On appeal, the Federal Circuit reiterated the standard set forth in 37 C.F.R. §1.56(a) in regards to the duty of disclosure as follows: “Each individual associated with the filing and prosecution of a patent application has a duty of candor and good faith in dealing with the [PTO], which includes a duty to disclose to the [PTO] all information known to that individual to be material to patentability…” Furthermore, the Federal Circuit found that a breach of the above duty can be shown by:
“clear and convincing evidence that the applicant (1) made an affirmative misrepresentation of material fact, failed to disclose material information, or submitted false material information, and (2) intended to deceive the [PTO].” Cargill, Inc. v. Canbra Foods, Ltd., 476 F.3d 1359, 1363 (Fed. Cir. 2007).
The Federal Circuit noted that showings of materiality and intent are distinct and thus, showing materiality itself does not result in showing of intent. However, intent to deceive can be inferred when “(1) highly material information is withheld; (2) the applicant knew of the information [and]…knew or should have known of the materiality of the information; and (3) the applicant has not provided a credible explanation for the withholding,” citing Ferring B.V. v. Barr Labs, Inc., 437 F.3d 1181, 1191 (Fed. Cir. 2006).
With respect to the ‘115 patent, the Federal Circuit affirmed the District Court’s finding that RFOs are material such that the first prong of the test was satisfied. Specifically, the Federal Circuit dismissed Praxair’s counterargument that RFOs were cumulative because other references in front of the examiner disclosed devices similar to RFOs. In dismissing the argument, the Federal Circuit acknowledged that when information is considered to be cumulative, it specifically is not material.
However, because Praxair failed to raise the cumulative argument before the District Court, the Federal Circuit held that the argument is waived on appeal.

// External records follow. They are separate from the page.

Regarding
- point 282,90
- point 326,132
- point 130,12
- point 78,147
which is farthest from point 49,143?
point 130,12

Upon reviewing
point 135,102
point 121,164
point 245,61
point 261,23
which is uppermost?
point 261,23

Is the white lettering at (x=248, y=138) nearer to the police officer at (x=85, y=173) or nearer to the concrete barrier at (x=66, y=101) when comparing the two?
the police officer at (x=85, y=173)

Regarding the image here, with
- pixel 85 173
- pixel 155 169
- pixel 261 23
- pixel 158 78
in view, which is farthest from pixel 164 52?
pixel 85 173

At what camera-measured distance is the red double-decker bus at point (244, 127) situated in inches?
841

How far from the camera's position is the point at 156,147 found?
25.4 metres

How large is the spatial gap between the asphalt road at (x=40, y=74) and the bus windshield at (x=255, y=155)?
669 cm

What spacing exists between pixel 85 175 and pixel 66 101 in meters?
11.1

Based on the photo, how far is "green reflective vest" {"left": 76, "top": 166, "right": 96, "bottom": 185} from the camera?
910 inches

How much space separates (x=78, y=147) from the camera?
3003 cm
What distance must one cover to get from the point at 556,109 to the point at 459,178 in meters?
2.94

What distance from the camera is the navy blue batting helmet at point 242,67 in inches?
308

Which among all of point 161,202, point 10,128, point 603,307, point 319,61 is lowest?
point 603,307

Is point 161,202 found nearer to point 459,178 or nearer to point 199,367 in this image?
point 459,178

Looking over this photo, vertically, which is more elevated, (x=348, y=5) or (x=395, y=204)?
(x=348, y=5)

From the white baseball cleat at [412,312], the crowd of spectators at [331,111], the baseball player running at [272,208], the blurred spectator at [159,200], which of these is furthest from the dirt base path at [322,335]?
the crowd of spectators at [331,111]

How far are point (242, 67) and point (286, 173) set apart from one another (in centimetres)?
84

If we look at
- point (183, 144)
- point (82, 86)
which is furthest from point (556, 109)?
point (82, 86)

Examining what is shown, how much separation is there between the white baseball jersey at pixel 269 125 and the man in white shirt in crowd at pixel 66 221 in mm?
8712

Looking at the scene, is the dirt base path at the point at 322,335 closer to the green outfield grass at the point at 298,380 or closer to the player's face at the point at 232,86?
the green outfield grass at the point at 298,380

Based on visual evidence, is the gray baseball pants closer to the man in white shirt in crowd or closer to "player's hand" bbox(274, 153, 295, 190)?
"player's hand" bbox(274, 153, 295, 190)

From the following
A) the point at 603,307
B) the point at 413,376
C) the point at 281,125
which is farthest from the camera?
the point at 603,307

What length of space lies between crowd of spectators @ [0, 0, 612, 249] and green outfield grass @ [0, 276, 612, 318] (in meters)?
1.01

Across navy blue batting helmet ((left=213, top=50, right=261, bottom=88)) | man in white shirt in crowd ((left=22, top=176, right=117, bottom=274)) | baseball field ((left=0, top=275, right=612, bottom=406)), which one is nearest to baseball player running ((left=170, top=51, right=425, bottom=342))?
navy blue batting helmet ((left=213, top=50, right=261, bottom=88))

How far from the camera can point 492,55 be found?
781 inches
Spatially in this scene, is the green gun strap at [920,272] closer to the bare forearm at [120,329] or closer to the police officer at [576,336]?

Intent to Deceive Inferred Based Upon Statements in Prosecution History
With respect to intent to deceive and the ‘115 patent, the Federal Circuit, citing Pfizer, Inc. v. Teva Pharms USA, Inc., 518 F.3d 1353, 1367, stated that where evidence of intent is not available and the prior art is highly material, intent can be inferred from three findings:
(1) that the art was highly material;
(2) that applicants knew of RFO art and knew or should have known of its materiality; and
(3) that patentee failed to produce a credible good faith explanation of why there was a failure to disclose information to the PTO.
The District Court found the RFOs to be highly material not based upon the RFOs themselves. Instead, the District Court found the high degree of materiality based upon four statements made during prosecution of the ‘115 patent. The Federal Circuit sustained this ruling because Praxair offered no coherent argument as to why the RFOs were not highly material in the context of the statements made in the ‘115 prosecution. Thus, for purposes of inferring intent, the RFOs were highly material.
With regards to the knowledge element for inferring intent, the District Court found that Tolomei, the prosecuting attorney, and LeFebre, an inventor, knew of the RFO art that was not disclosed to the USPTO. This finding was based upon testimony that Tolomei and LeFebre provided during the bench trial. Praxair doesn’t dispute the testimony, but argues that testimony provided by a Praxair employee, Furhop, was relied upon improperly by the District Court in proving Tolomei’s and LeFebre’s knowledge. However, the Federal Circuit noted that the District Court recognized that there was no allegation of inequitable conduct on the part of a Praxair employee, and as such only used Furhop’s testimony to show widespread commercial use of RFOs. As such, the Federal Circuit sustained the District Court’s findings of knowledge for purpose of inferring intent, stating that “there is no question that Tolomei and LeFebre “knew of information” withheld from the USPTO.
The Federal Circuit sustained the District Court decision that no good faith explanation was proffered by those who knew of the information withheld from the USPTO for the failure to disclose known material information. Furthermore, the Federal Circuit stated that conclusory statements, such as Tolomei’s claim that he never intentionally misled the USPTO, garner no weight as per an explanation. Tolomei additionally testified that unspecified references before the USPTO were cumulative of the RFO art. The Federal Circuit stated that such testimony fails to provide a good faith explanation for three reasons:
(1) the testimony does not suggest that Tolomei believed that disclosure of the RFO would have been cumulative at the time of the ‘115 prosecution;
(2) Tolomei did not say that cumulativeness was the reason he did not disclose the RFO art to the PTO; and
(3) Tolomei failed to identify a particular reference making the RFOs cumulative.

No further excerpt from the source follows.